• _WHAT YOU NEED TO DO_
1. In the tutorial on setting up Active Directory for Kerberos, which Ambari version is listed in the environment details?
2. Proceed with the tutorial on setting up Active Directory for Kerberos, writing the next part after the last step shown.

• _TEXT SEGMENT_
Tag : hadoop

Setup and configure Active Directory server for Kerberos

In this tutorial we will see how to setup and configure Active Directory server for Kerberos authentication on HDP cluster.

Environment details used to setup and configure active directory server for kerberos.

Windows server –  2002 r2.

HDP Cluster – 2.6.X

Ambari – 2.5.X

Let’s get started! When you have nothing configured, this is how Server Manager would look like:




Step 1 – Configure hostname for your AD.

Let’s begin by configuring relevant hostname for your active directory server.

To change computer name, Open Server Manager –> Click on Local Server in the left pane –> Click on Computer name –> Write Computer description(Optional) –> Click on “Change” button –> Type in your new computer name –> Save the changes and restart your computer (Yeah! It’s frustrating to restart every time you change something in windows, that’s how it is :( )


crazyadmins.com – Change computer name


Step 2 – Configure static IP:

Open Powershell and run “IPConfig /all” to get existing IP address, Gateway and DNS IP addresses. Note down the current configuration.


crazyadmins.com - current_ip_configs

crazyadmins.com – current_ip_configs


Open Control Panel –> Network and Internet –> Network and Sharing Center –> Click on Ethernet –> Click on Properties in Ethernet properties –> Goto Internet protocol version 4 –> Click on properties –> Click on Use following IP addresses and enter information noted in the previous step.

Please refer below screenshot.

crazyadmins.com - change_ip

crazyadmins.com – change_ip


Step 3 – Install DNS

Open Server Manager –> Click on “Add Roles and Features” –> Click Next –> Select “Role-based or feature-based installation” –> Select a server from server-pool (Your AD server’s hostname should get displayed) –> Select “DNS Server” –> Click on “Add Features” –> Click on Next button –> Click on Next button –> Click on Install –> Finally click on Close button once installation is complete.

Please refer series of screenshots for your reference below:














Step 4 – Configure domain controller

Please open Server Manager –> Click on Add Roles and Features under dashboard –> Click on Next –> Select “Role-based or feature-based installation” and Click on Next –> Keep the default selecion and click on Next –> Tick “Active Directory Domain Services” –> Click on “Add Features” –> Click on Next –> Keep the default selection for “Select one or more features to install” –> Click on Next button –> Next –> Click on install at “Confirm installation selections” page –> Once installation is done, you can close the window.

Please refer below screenshots if required:





















Step 5 – Promote the server to a domain controller

Click on Flag icon showing yellow warning sign on top right –> Click on “Promote the server to a domain controller” –> In Deployment configuration, click on “Add a new forest” –> set DSRM administrator password –> Click Next –> Verify NETBIOS and change if needed ( I did not change it in my case ) –> Keep the location of AD DS database/log files to default value –> Review and click Next –> Make sure that all the pre-requisite checks are passed –> Click on Install –> Close the window after installation.

• _GIVEN DATA_
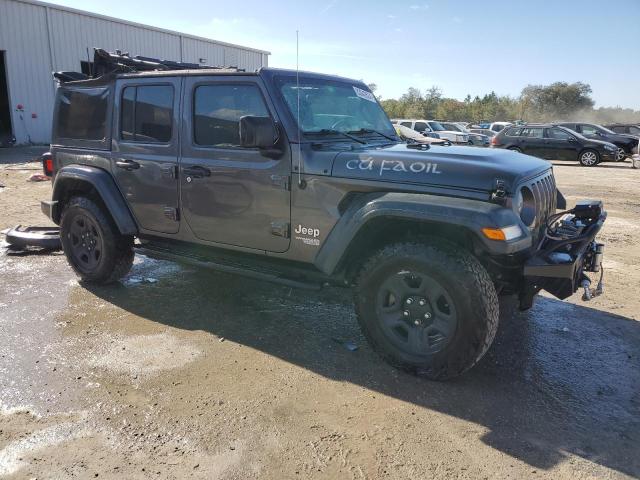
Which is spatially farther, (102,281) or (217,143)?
(102,281)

• _TASK RESULTS_
1. Ambari 2.5.X

2.
Please refer below screenshots if required:





























Step 6 – Configure LDAPS for AD. First step is to install active directory certificate services.

Please follow below steps to install AD CS:

Click on Server Manager –> Add roles and features –> Next –> On “Select installation type” page, make sure to select Role-based or feature-based installation –> Next –> Select server on destination server page –> Select “Active Directory Certificate services” and click on Add features –> Next –> Next –> Next –> Please ensure that “Certificate Authority” is selected on “Select role services” page –> Next –> Install –> Close.

Please follow below steps to configure AD CS:

Click on Notification Icon on Server Manager Dashboard –> Click on “Configure Active Directory Certificate Services on the Destination Server”  –> Please ensure that the default user is a member of administrator group(Screenshot – Step1) –> Next –> Select “Certificate Authority” on Select Role Services page(Screenshot – Step2) –> Next –> Select “Enterprise CA” on Setup type(Screenshot – Step3) –> Next –> Select “Root CA” on Specify the type of CA page(Screenshot – Step4) –> Next –> Create new private key(Screenshot – Step5) –> Next –> Keep default options for “Cryptography for CA”(Screenshot – Step6) –> Next –> Specify Name of the CA as per your requirement(Screenshot – Step7) –> Next –> Set validity period ( Keep it to default 5 years ) –> Next –> Specify “Certificate Database location” & “Certificate Database log location”(Screenshot – Step8)–> Click on Configure. –> Close (Screenshot – Step9)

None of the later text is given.